Karena itu Duvasa Muni tidak dapat mengendalikan indria-indrianya. Dipihak lain
walaupun Maharaja Ambarisa menahan diri terhadap hal-hal yang tidak adil yang
dilontarkan oleh resi itu. Dengan demikian akhirnya Maharaja Ambarisalah yang
menang. Maharaja Ambarisa dapat mengenalikan indria-indrianya karena
kualifikasi-kualifikasi berikut :
Maharaja Ambarisa memusatkan pikirannya kepada kaki padma Sri
Krisna, dan menjadikan kata-katanya tekun dalam menguraikan tempat tinggal
Krisna, tangannya digunakan untuk membersihkan tempat sembahyang kepada Krisna,
matanya dalam memandang bentuk Krisna...
Kemudian didalam sloka 2.62
Selama seseorang merenungkan objek-objek indria-indria, ikatan
terhadap objek-objek indria itu berkembang. Dari ikatan seperti itu
berkembanglah hawa nafsu, dan dari nafsu timbullah amarah.

INSTRUKSI KERJA 1: Berdasarkan sloka 2.62 yang dikutip dalam bagian dokumen, jelaskan bagaimana amarah dapat timbul dalam diri seseorang.
INSTRUKSI KERJA 2: Kutip kata demi kata bagian dokumen di atas, mulai dari "Karena itu Duvasa" hingga "nafsu timbullah amarah.".

CATATAN DATA:
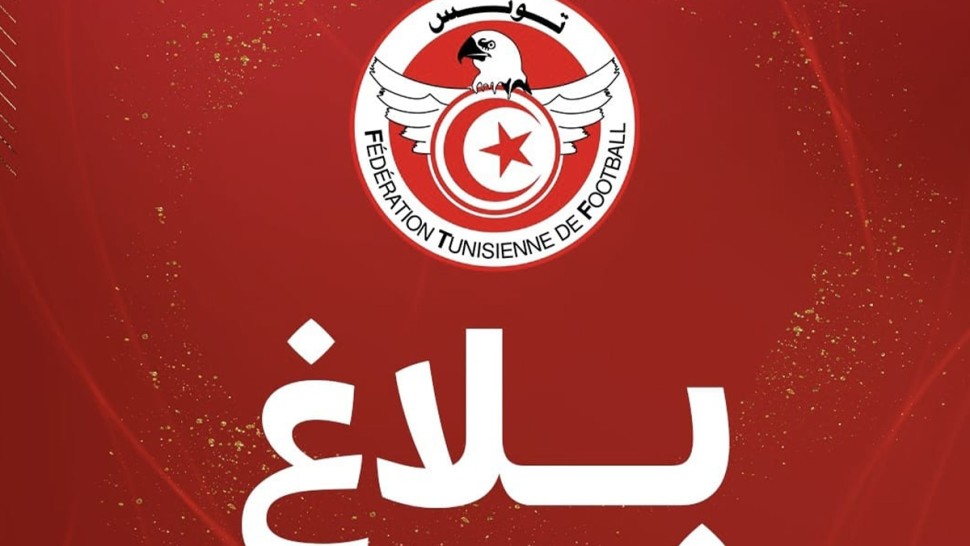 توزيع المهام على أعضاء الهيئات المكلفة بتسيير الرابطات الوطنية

==

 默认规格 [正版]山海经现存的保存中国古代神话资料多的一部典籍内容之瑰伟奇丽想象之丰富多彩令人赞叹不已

HASIL TUGAS 1: Ketika seseorang merenungkan objek-objek indria, ikatan terhadap objek-objek itu berkembang. Dari ikatan tersebut berkembanglah hawa nafsu, dan dari nafsu itulah timbul amarah.

HASIL TUGAS 2:
Karena itu Duvasa Muni tidak dapat mengendalikan indria-indrianya. Dipihak lain
walaupun Maharaja Ambarisa menahan diri terhadap hal-hal yang tidak adil yang
dilontarkan oleh resi itu. Dengan demikian akhirnya Maharaja Ambarisalah yang
menang. Maharaja Ambarisa dapat mengenalikan indria-indrianya karena
kualifikasi-kualifikasi berikut :
Maharaja Ambarisa memusatkan pikirannya kepada kaki padma Sri
Krisna, dan menjadikan kata-katanya tekun dalam menguraikan tempat tinggal
Krisna, tangannya digunakan untuk membersihkan tempat sembahyang kepada Krisna,
matanya dalam memandang bentuk Krisna...
Kemudian didalam sloka 2.62
Selama seseorang merenungkan objek-objek indria-indria, ikatan
terhadap objek-objek indria itu berkembang. Dari ikatan seperti itu
berkembanglah hawa nafsu, dan dari nafsu timbullah amarah.